ECLI:NL:RBDHA:2024:11016
Rechtbank Den Haag
- Eerste aanleg - enkelvoudig
- Rechtspraak.nl
Beroep tegen niet tijdig nemen van besluit op aanvraag tot verlening van machtiging tot voorlopig verblijf
In deze zaak hebben eisers beroep ingesteld tegen het niet tijdig nemen van een besluit door de minister van Asiel en Migratie op hun aanvraag om verlening van een machtiging tot voorlopig verblijf in het kader van nareis. De rechtbank heeft op 15 juli 2024 uitspraak gedaan in deze zaak, waarbij het beroep gegrond is verklaard. De rechtbank heeft vastgesteld dat de minister in gebreke is gebleven om binnen de wettelijk voorgeschreven termijn van 90 dagen een besluit te nemen. Eisers hebben op 16 september 2022 een aanvraag ingediend, maar de minister heeft pas op 14 oktober 2022 de ontvangst bevestigd en de beslistermijn vervolgens met drie maanden verlengd. Dit betekent dat de minister uiterlijk op 12 april 2023 een besluit had moeten nemen, wat niet is gebeurd. Eisers hebben de minister op 17 april 2023 rechtsgeldig in gebreke gesteld en hebben op 2 mei 2023 beroep ingesteld, wat tijdig is gebeurd.

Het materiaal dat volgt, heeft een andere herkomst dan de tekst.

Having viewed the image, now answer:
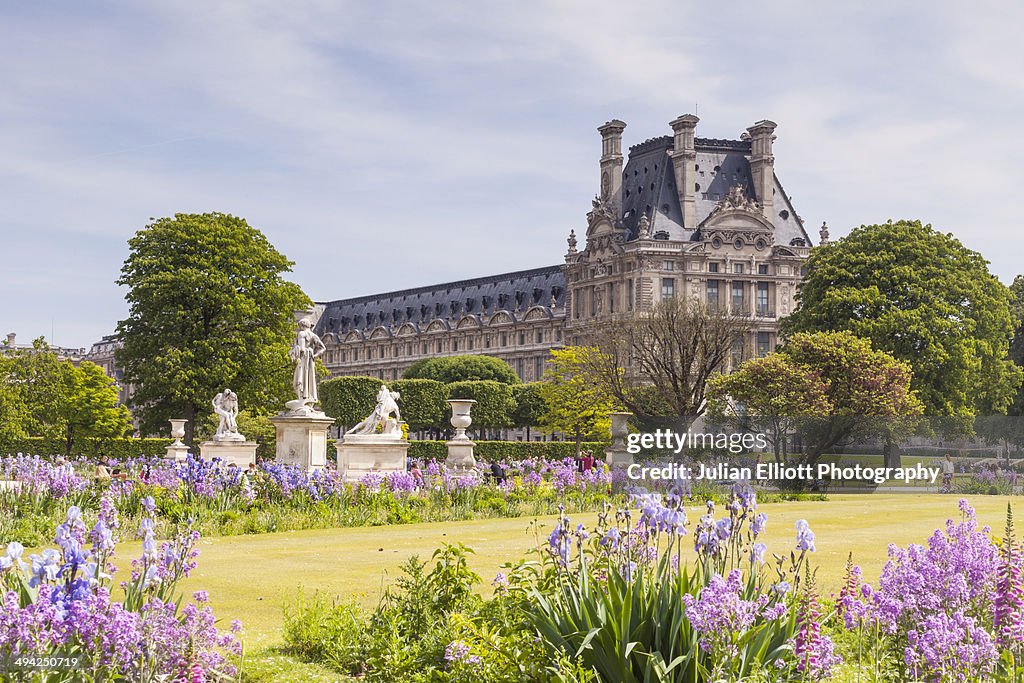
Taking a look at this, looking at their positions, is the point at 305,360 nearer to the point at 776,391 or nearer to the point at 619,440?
the point at 619,440

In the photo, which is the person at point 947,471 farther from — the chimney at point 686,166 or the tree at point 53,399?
the chimney at point 686,166

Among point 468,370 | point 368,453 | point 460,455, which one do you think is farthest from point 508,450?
point 468,370

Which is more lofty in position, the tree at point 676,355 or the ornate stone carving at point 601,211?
the ornate stone carving at point 601,211

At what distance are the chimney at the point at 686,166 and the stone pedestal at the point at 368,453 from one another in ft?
223

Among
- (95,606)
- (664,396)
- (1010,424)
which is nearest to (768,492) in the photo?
(1010,424)

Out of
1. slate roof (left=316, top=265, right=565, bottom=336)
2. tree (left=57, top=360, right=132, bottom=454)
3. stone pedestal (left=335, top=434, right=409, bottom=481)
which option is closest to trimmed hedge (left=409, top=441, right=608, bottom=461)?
tree (left=57, top=360, right=132, bottom=454)

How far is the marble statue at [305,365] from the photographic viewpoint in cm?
2809

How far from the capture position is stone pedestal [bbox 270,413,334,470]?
1105 inches

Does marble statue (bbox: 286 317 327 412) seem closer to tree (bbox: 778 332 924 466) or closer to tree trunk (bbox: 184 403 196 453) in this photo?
tree (bbox: 778 332 924 466)

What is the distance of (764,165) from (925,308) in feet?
146

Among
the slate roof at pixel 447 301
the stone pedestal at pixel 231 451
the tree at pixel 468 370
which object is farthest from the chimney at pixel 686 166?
the stone pedestal at pixel 231 451

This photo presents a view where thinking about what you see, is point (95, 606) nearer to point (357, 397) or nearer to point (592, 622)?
point (592, 622)

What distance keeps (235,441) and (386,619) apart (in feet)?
89.7

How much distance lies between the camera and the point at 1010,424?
104 feet
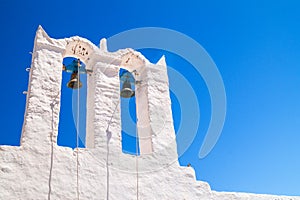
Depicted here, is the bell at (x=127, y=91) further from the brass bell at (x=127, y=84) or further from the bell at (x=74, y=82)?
the bell at (x=74, y=82)

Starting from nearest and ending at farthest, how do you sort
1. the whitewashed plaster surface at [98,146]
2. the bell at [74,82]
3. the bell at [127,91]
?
1. the whitewashed plaster surface at [98,146]
2. the bell at [74,82]
3. the bell at [127,91]

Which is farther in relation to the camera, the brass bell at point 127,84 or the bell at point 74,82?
the brass bell at point 127,84

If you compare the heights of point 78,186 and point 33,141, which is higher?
point 33,141

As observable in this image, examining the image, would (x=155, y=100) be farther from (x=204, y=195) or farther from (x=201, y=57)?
(x=204, y=195)

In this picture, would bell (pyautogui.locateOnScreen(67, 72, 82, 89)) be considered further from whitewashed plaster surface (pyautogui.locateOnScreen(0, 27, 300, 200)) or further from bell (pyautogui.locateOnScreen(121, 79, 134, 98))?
bell (pyautogui.locateOnScreen(121, 79, 134, 98))

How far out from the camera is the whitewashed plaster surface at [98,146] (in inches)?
159

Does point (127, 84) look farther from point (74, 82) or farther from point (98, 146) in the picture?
point (98, 146)

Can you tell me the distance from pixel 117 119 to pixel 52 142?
37.0 inches

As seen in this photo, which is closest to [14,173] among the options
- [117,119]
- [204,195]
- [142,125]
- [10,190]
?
[10,190]

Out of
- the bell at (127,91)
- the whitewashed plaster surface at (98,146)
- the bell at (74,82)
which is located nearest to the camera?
the whitewashed plaster surface at (98,146)

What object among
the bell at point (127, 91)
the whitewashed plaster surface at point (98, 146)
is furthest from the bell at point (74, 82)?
the bell at point (127, 91)

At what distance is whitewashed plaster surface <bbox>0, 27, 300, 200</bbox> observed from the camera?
4.05 m

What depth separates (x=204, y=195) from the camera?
4.92 m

De rechtbank heeft geoordeeld dat de minister een termijn van zestien weken moet krijgen om alsnog een besluit bekend te maken. Daarnaast is de minister veroordeeld tot het betalen van een dwangsom van € 100 per dag voor elke dag dat deze termijn wordt overschreden, met een maximum van € 7.500. Ook is vastgesteld dat de minister aan eisers gezamenlijk € 1.442 aan verbeurde bestuurlijke dwangsommen moet betalen, en is de minister veroordeeld in de proceskosten van eisers tot een bedrag van € 437,50. De uitspraak is openbaar gemaakt en bekendgemaakt op 15 juli 2024.